# WORK INSTRUCTIONS
(1) Name every city where, according to the commentary on patients and health care reform, the organization engaged patients since Election Day.
(2) In the commentary on patients and health care reform, how often must Diane go through insurance hoops to access her treatment?
(3) Carry on the commentary on patients and health care reform from its last sentence.

As the Trump administration and Congress wrestle with how to repeal and replace Obamacare, the conversation is dominated by abstract concepts like regulatory structures, federal subsidies and state insurance exchanges. Mentioned far less frequently are tangible ideas about how health care reform can deliver true patient benefit.
Patients all over the country are crying out for a new approach to care and new attention to their unmet needs. This may surprise the political class, but patients seem far less interested in becoming foot soldiers in the political battle over whether Obamacare is reformed, repealed or replaced than they are in participating in setting the policy direction our health policy will go. Specifically, patients are looking for an end to the muting of their voice and a full airing about what has happened to medical access and insurance design in this country.
Since Election Day, our organization brought together and directly engaged cardiovascular patients in New Orleans and psoriasis sufferers in Boston, a migraine population in Scottsdale and those being treated for blood cancers in San Diego. This is a group of men and women from diverse backgrounds, experiences and circumstances – and, naturally, from all over the country. But they share large things in common, and big parts of their stories are always the same: before patients fight their chronic disease and endure severe health challenges, they must overcome barriers to access of their medicine.
Joanne of New Orleans is a patient with chronic high cholesterol (and the cardiology challenges that go with it). She explained how her insurance company forced her to continue using a class of medications called statins against the advice of her doctor and while she suffered in pain.
“I was so, so weak … my pain was much more severe,” she said of the side effects from her statins. Eventually, after a severe administrative fight, she gained access to the right treatment.
Patients living with psoriasis know exactly what she went through.
“I suffered for years by myself,” Diane of Boston said of her experiences, which included being quarantined as a child. “They wouldn't let me go to school because of my psoriasis.”
Thank goodness society has advanced from this brutalizing treatment of psoriasis patients, and that medical innovation now provides her with treatment that works. But there’s a catch: Every 90 days, she must jump through the same insurance hoops to access her treatment. Four times a year, Diane suits up to battle her insurance company, and she’s undefeated so far. But what if she ever loses a contest?

Stored items:
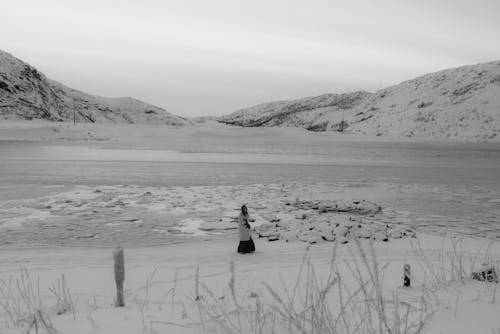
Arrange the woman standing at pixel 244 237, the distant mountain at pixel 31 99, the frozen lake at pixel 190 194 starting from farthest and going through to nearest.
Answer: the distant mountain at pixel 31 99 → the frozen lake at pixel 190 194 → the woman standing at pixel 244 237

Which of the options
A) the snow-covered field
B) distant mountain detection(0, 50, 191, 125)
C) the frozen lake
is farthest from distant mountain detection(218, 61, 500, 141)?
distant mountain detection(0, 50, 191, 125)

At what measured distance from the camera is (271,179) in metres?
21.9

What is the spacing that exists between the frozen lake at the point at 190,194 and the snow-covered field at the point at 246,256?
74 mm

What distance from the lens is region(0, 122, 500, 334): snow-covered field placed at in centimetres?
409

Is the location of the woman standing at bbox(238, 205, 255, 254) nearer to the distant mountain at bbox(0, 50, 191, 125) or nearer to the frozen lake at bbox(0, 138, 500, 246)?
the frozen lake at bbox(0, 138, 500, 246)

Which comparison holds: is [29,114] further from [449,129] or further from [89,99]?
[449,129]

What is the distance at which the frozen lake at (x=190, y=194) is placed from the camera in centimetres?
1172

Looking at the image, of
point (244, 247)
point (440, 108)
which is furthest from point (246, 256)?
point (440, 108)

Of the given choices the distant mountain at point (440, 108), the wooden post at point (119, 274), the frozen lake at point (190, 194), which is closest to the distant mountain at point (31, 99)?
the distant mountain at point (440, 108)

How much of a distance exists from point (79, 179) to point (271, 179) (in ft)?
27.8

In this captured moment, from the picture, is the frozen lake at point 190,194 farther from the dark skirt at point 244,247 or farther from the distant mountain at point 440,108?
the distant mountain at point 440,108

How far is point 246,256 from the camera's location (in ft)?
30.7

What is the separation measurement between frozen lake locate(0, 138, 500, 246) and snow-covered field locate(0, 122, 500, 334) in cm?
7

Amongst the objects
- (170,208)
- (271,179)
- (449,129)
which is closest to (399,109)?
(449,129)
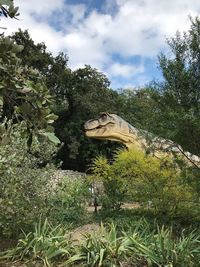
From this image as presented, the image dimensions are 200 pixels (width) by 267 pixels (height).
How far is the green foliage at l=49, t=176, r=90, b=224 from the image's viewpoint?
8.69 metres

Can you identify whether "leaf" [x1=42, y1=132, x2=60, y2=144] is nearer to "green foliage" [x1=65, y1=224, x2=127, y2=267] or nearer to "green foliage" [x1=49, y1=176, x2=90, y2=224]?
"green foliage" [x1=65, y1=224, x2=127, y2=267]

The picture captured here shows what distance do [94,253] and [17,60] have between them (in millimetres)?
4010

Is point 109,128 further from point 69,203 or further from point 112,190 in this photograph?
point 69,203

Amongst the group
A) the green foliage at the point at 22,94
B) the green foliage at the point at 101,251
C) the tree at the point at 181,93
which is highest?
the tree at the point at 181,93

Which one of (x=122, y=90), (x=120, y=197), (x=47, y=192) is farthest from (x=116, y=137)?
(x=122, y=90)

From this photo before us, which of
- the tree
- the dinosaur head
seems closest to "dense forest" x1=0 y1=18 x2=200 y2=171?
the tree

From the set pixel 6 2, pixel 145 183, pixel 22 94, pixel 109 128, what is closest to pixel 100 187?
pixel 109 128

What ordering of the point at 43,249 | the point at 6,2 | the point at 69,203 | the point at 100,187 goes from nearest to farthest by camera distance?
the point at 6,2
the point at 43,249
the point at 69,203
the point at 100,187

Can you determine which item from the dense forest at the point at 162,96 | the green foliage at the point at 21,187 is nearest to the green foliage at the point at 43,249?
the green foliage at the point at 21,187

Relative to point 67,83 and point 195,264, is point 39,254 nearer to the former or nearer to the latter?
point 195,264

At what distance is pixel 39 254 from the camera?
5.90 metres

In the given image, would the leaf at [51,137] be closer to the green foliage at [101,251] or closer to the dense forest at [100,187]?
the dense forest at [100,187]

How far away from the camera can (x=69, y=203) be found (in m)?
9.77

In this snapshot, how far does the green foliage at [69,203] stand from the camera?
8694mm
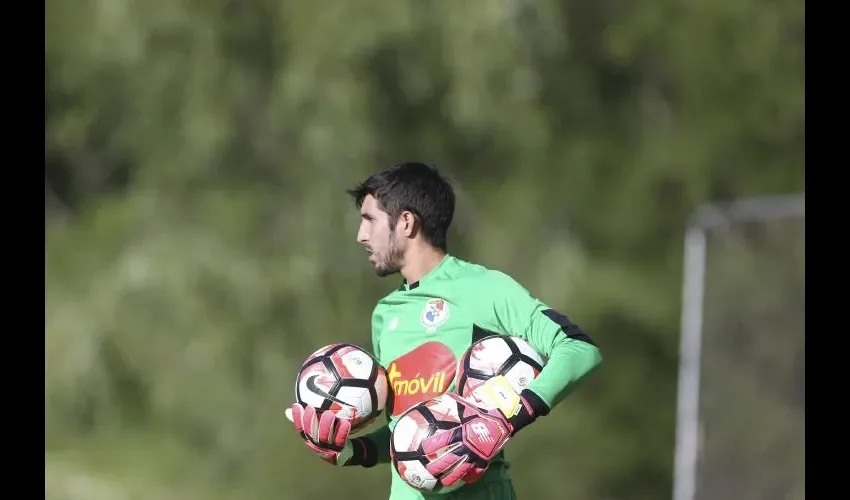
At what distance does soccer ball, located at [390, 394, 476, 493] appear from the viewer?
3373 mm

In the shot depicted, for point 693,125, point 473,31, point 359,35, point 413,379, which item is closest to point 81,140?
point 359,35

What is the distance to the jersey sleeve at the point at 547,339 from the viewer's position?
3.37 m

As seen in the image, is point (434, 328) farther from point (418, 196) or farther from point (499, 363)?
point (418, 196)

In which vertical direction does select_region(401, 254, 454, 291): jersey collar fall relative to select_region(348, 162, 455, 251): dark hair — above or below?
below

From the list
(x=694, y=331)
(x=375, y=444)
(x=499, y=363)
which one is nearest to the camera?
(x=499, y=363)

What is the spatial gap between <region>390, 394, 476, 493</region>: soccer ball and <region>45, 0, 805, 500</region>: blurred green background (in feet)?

# ANSWERS TO THE PROBLEMS
(1) New Orleans, Boston, Scottsdale and San Diego.

(2) Every 90 days, or four times a year.

(3)
Not every patient can fight.
Dani is from New York, living with psoriatic arthritis. She testified that she was told by her insurance company she needed to spend months “trying” an ineffective treatment. In the effort to reduce short-term costs, her health care provider enforced “step therapy” that forced her to fail first with a less costly and less effective treatment.
Numerous illnesses and infections from her already compromised immune system followed. She started missing work. Eventually, she lost her job, as did her husband, who was her primary caregiver.
“The people at my insurer had no medical degrees. Yet they had all the power to decide what medicine I had access to.”
Thankfully, the patients we gathered are finding their way with varying degrees of success across and through the maze-like barriers and dead-end turns of modern insurance design.
But what of the doubtless hundreds of thousands of patients who can’t wage this battle? Or as effectively? What part of the current Obamacare debate matters to them?
These people may be patients and their immune systems may be compromised. But what they want from the health care debate or Obamacare repeal and replacement isn’t a partisan event or a political win. They’re already fighting for their health every day. Where do they go on Capitol Hill to validate their voice of value? What agency door in Washington do they knock on to get their dignity honored?